In den Aufführungen des Ring-Zyklus, die 1930 in Paris mit vielen der besten Wagner-Sängerinnen der damaligen Zeit stattfanden, war Henriette Gottlieb auf Nebenrollen beschränkt, während die berühmteren Frida Leider und Nanny Larson-Todsen die schwereren Rollen übernahmen. Aus vertraglichen Gründen konnte die französische Plattenfirma Pathé weder Leider noch Larsson-Todsen einsetzen, als sie den ersten Versuch unternahm, eine gekürzte Fassung des Zyklus auf 40 Seiten mit 78 U/min aufzunehmen. Stattdessen wurde Gottlieb die Rolle der Brünnhilde zugewiesen, die sie mit Bravour meisterte. Ihre Version von Brünnhildes Solo "Ewig war" im dritten Akt des Siegfried, mit ihrem selbstbewussten hohen C und ihrem fein ausgeführten Triller, ist eine der besten auf Platte. Obwohl George Blumenthal in seiner Autobiographie die zwölf jüdischen Sänger, die er für seinen New Yorker Ring-Zyklus haben wollte, nicht auflistet, fragt man sich, ob Henriette Gottlieb eine von ihnen war.

Die Sopranistin Erna Berger, die 1932 mit Henriette Gottlieb eine ergreifende Version des Quartetts aus Fidelio aufgenommen hatte, reflektierte in ihrer Autobiographie ihre eigene Haltung zum Verschwinden und dem Schicksal ihrer jüdischen Kollegen an der Berliner Staatsoper:

Wir wussten, dass Furtwängler versuchte, einigen zu helfen, und in einigen Fällen erfolgreich war, aber wir wussten nichts von dem schrecklichen Schicksal derer, denen er nicht helfen konnte. Keiner von denen, die ich kannte, wusste das. Wollten wir es nicht wissen? Hätten wir es nicht ahnen können und hätten wir nicht versuchen sollen, es herauszufinden?

Henriette Gottlieb wurde 1941 nach Polen deportiert und starb im Ghetto von Lodz am 2nd 1942.

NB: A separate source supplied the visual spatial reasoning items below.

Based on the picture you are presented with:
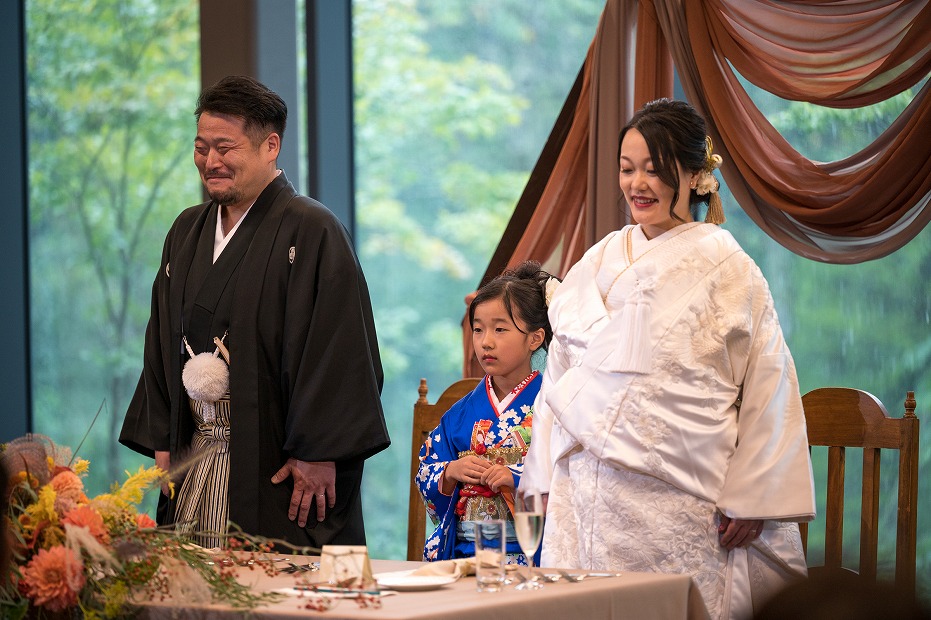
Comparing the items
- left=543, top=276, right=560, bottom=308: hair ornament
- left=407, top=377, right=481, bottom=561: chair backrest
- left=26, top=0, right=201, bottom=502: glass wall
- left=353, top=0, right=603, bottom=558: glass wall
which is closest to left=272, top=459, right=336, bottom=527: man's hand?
left=407, top=377, right=481, bottom=561: chair backrest

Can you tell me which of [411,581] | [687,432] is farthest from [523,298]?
[411,581]

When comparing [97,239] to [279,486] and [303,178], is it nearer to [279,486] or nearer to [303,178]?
[303,178]

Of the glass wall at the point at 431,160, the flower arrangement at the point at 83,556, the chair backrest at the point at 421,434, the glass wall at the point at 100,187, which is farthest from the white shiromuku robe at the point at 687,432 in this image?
the glass wall at the point at 100,187

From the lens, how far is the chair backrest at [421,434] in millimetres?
3000

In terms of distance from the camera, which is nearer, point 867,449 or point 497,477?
point 867,449

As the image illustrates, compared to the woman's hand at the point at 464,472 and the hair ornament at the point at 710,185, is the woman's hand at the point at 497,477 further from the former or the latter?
the hair ornament at the point at 710,185

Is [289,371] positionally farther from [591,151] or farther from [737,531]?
[591,151]

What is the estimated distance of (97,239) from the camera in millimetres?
5281

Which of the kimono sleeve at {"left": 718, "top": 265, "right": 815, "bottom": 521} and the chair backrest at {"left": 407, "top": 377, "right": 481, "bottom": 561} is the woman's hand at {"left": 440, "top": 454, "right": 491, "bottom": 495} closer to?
the chair backrest at {"left": 407, "top": 377, "right": 481, "bottom": 561}

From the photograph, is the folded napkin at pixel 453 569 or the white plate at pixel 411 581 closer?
the white plate at pixel 411 581

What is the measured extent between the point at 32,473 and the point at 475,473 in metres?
1.21

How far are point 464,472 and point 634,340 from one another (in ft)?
1.83

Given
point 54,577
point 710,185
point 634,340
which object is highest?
point 710,185

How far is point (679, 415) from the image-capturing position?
91.7 inches
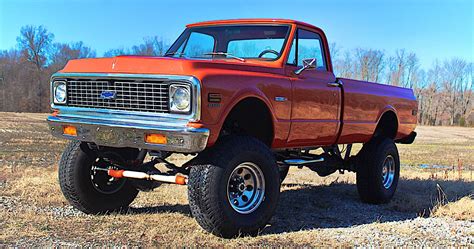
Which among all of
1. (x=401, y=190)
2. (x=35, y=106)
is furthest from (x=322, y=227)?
(x=35, y=106)

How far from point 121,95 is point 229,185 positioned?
1.36 meters

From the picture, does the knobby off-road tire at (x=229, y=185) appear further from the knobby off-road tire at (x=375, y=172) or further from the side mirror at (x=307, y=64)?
the knobby off-road tire at (x=375, y=172)

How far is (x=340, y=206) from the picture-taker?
710 cm

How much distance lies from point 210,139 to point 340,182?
5.47 m

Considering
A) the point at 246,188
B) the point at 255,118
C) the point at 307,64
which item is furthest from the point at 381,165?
the point at 246,188

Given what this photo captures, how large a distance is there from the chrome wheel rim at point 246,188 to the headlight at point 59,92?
2005mm

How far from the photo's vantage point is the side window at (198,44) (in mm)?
6602

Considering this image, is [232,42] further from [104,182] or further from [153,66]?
[104,182]

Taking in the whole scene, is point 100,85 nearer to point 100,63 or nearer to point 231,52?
point 100,63

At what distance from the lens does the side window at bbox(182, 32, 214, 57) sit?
660cm

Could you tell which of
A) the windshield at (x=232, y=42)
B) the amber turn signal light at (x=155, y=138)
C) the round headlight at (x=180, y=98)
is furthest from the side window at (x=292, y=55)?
the amber turn signal light at (x=155, y=138)

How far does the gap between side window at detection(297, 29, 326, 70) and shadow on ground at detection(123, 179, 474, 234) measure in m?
1.84

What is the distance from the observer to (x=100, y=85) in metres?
5.21

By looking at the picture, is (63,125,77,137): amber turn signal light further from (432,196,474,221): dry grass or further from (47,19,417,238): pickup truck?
(432,196,474,221): dry grass
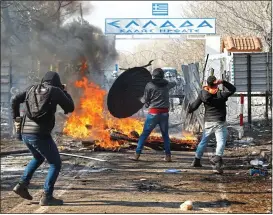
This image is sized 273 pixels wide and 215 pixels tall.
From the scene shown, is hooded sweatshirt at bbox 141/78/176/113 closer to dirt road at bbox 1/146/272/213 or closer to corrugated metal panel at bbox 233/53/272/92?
dirt road at bbox 1/146/272/213

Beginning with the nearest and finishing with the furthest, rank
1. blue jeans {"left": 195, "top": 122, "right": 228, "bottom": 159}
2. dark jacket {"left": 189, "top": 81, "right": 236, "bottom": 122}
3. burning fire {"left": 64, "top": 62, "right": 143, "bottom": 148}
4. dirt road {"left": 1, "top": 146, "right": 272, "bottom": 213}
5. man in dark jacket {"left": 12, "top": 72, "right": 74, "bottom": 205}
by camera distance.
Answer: dirt road {"left": 1, "top": 146, "right": 272, "bottom": 213}, man in dark jacket {"left": 12, "top": 72, "right": 74, "bottom": 205}, blue jeans {"left": 195, "top": 122, "right": 228, "bottom": 159}, dark jacket {"left": 189, "top": 81, "right": 236, "bottom": 122}, burning fire {"left": 64, "top": 62, "right": 143, "bottom": 148}

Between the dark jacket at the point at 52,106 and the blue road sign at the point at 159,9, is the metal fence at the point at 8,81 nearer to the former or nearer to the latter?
the blue road sign at the point at 159,9

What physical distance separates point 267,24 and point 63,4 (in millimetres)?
9649

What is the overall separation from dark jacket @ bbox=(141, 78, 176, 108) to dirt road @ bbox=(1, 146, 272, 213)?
125 cm

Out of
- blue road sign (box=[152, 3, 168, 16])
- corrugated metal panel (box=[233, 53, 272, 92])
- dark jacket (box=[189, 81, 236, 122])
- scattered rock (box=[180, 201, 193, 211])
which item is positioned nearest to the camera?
scattered rock (box=[180, 201, 193, 211])

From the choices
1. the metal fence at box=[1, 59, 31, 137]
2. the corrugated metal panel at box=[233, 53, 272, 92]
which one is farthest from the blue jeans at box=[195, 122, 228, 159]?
the metal fence at box=[1, 59, 31, 137]

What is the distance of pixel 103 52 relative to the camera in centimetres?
2027

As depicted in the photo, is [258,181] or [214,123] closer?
[258,181]

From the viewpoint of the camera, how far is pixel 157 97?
10.3 m

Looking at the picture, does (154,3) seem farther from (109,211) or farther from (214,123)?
(109,211)

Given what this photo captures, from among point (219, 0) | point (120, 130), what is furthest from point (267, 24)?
point (120, 130)

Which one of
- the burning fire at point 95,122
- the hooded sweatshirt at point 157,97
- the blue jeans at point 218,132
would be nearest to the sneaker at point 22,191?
the blue jeans at point 218,132

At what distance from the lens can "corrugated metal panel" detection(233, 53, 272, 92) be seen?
1586 centimetres

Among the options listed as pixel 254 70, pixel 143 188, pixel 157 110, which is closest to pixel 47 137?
pixel 143 188
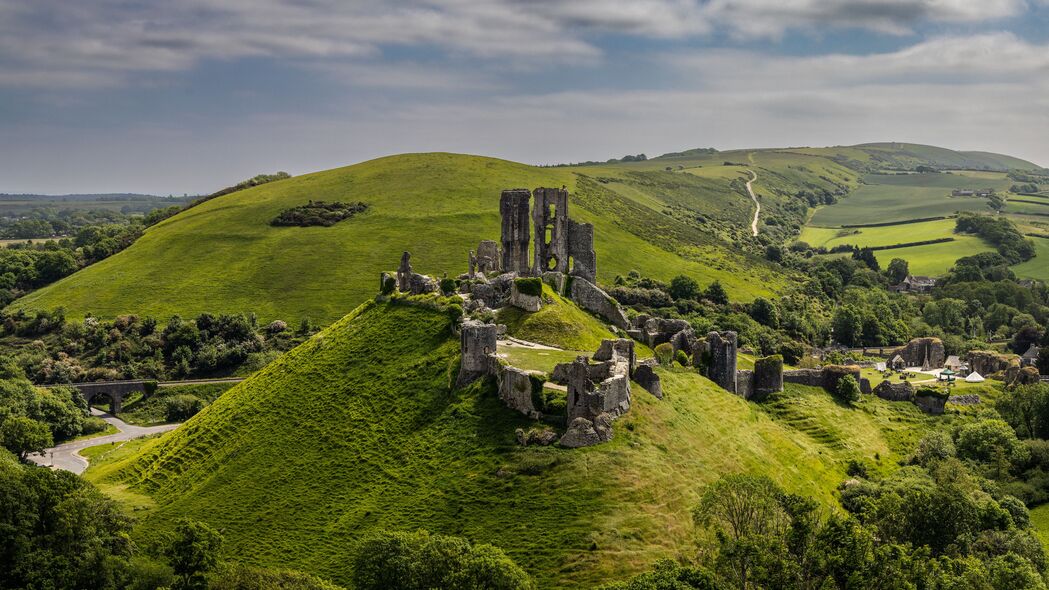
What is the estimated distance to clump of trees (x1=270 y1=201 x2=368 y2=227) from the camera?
612ft

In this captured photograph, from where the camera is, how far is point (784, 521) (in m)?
48.0

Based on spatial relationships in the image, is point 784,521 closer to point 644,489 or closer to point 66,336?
point 644,489

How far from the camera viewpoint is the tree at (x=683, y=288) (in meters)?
164

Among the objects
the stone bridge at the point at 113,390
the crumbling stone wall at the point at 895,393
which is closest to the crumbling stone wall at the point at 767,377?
the crumbling stone wall at the point at 895,393

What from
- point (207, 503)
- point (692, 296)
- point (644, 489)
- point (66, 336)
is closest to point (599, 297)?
point (644, 489)

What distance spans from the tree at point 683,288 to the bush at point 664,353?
90730 mm

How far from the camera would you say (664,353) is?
7338 cm

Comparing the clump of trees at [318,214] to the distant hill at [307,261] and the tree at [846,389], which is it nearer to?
the distant hill at [307,261]

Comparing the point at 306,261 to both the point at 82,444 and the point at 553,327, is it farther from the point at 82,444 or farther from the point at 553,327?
the point at 553,327

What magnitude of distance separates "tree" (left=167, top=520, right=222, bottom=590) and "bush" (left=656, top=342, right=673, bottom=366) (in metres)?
38.1

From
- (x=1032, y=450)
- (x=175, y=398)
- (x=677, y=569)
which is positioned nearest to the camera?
(x=677, y=569)

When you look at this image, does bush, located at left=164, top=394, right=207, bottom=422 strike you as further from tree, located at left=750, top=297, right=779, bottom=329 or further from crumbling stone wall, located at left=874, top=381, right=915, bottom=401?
tree, located at left=750, top=297, right=779, bottom=329

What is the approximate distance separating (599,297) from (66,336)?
108 m

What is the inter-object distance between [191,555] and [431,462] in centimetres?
1475
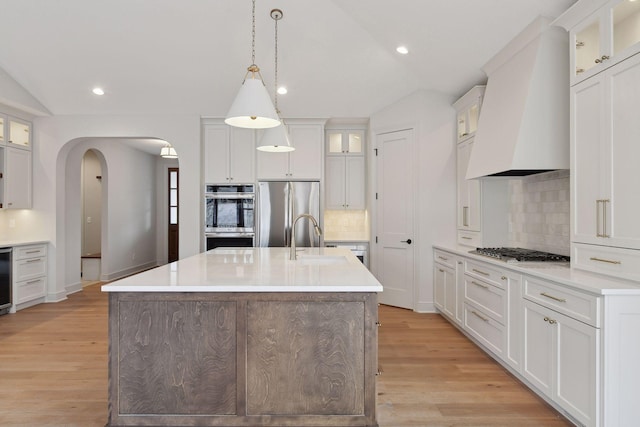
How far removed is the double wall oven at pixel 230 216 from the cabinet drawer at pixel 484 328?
2.96m

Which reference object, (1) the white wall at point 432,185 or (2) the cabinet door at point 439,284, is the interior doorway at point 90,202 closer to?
(1) the white wall at point 432,185

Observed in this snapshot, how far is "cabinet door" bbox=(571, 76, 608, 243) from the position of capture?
8.04 ft

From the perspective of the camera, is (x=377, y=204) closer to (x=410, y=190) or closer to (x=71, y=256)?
(x=410, y=190)

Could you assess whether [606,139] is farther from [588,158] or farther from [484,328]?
[484,328]

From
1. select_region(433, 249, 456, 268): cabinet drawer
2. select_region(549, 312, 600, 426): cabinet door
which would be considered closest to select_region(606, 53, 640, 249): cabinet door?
select_region(549, 312, 600, 426): cabinet door

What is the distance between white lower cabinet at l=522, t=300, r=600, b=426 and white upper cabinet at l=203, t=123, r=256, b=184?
3.96 meters

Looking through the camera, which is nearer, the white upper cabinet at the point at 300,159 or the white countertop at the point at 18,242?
the white countertop at the point at 18,242

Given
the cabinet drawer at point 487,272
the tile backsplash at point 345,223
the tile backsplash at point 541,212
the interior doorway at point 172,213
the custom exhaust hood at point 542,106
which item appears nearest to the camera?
the custom exhaust hood at point 542,106

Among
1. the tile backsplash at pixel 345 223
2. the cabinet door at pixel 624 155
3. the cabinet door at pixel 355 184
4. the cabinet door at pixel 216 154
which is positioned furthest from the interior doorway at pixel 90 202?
the cabinet door at pixel 624 155

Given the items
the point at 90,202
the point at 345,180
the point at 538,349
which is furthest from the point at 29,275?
the point at 538,349

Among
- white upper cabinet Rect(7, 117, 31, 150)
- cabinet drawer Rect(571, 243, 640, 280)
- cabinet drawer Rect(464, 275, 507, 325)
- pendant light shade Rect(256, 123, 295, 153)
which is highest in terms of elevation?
white upper cabinet Rect(7, 117, 31, 150)

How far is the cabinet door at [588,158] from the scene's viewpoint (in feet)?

Louis Treumann (1872-1943)

Louis Treumann war der größte männliche Star des sogenannten "Silbernen Zeitalters" der Wiener Operette. Mit seiner eleganten Darstellung der Rolle des Danilo in der Uraufführung von Franz Lehars Fröhlicher Witwe am 31. Dezember 1905 trug er sogar dazu bei, dieses Zeitalter einzuleiten. Treumanns Charme und Ausstrahlung sind in seinen zahlreichen Aufnahmen deutlich zu spüren. Treumann und seine Frau wurden immer wieder durch das Eingreifen einflussreicher Freunde und Kollegen wie dem populären Schauspieler Theo Lingen und dem Komponisten Franz Lehar gerettet, doch schließlich wurden beide nach Theresienstadt deportiert, wo seine Frau 1942 und Treumann selbst 1943 starben.

Gershon Sirota (1874-1943)

Obwohl Gershon Sirota nie in der Oper auftrat, wurde er wegen seiner reichen und kraftvollen Stimme mit Caruso verglichen, und seine spektakuläre Technik in blumiger Musik ist immer noch ein Wunder. Sein internationaler Ruhm und seine Popularität führten dazu, dass er in fast jedem Land ein Zuhause hätte finden können. Als er nach Warschau zurückkehrte, um bei seiner kranken Frau zu sein, geriet er in die Falle der deutschen Invasion und starb beim Aufstand im Warschauer Ghetto 1943.